* Begin DATASET CONTENT *

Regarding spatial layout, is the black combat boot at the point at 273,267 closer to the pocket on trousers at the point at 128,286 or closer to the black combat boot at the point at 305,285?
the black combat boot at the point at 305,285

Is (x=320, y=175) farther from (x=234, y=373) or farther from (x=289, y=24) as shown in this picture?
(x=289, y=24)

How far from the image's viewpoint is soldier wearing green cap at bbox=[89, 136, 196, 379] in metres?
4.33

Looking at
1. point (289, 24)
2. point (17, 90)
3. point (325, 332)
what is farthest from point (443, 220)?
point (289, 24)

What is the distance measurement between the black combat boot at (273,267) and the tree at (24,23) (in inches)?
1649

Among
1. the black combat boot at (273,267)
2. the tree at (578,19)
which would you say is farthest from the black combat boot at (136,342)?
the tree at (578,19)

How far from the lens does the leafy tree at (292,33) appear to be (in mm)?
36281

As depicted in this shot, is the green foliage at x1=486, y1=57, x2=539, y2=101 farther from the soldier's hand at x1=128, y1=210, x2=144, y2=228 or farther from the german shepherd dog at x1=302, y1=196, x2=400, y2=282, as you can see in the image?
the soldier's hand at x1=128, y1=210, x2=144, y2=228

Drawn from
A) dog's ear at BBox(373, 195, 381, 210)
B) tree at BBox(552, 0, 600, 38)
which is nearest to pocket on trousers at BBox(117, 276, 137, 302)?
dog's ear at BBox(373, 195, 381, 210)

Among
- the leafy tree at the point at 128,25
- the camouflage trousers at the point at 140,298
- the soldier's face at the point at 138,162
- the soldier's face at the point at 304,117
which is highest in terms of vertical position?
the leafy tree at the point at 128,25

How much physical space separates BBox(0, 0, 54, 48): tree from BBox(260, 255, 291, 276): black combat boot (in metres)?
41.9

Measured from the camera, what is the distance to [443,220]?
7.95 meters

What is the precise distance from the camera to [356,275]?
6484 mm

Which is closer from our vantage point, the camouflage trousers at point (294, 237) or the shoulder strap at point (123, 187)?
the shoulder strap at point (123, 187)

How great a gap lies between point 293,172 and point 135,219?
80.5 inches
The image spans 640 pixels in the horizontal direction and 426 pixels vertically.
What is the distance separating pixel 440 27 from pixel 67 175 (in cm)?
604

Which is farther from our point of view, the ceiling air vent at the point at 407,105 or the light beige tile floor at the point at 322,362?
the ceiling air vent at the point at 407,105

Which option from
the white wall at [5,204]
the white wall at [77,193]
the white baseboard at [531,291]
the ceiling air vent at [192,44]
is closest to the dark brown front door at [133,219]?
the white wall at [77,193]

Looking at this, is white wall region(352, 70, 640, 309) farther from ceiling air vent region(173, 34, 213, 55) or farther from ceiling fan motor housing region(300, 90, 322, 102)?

* End DATASET CONTENT *

▶ SHORT TASK: Reproduce nothing but the lines from the line containing "Which is farther" to the last line of the data, each exactly as written.

▶ OUTPUT OF THE EXERCISE:
Which is farther from our point of view, the ceiling air vent at the point at 407,105 or the light beige tile floor at the point at 322,362?
the ceiling air vent at the point at 407,105

Which option from
the white wall at [5,204]
the white wall at [77,193]
the white baseboard at [531,291]
the ceiling air vent at [192,44]
is closest to the dark brown front door at [133,219]?
the white wall at [77,193]

Looking at this, is white wall region(352, 70, 640, 309) farther from ceiling air vent region(173, 34, 213, 55) or farther from ceiling fan motor housing region(300, 90, 322, 102)?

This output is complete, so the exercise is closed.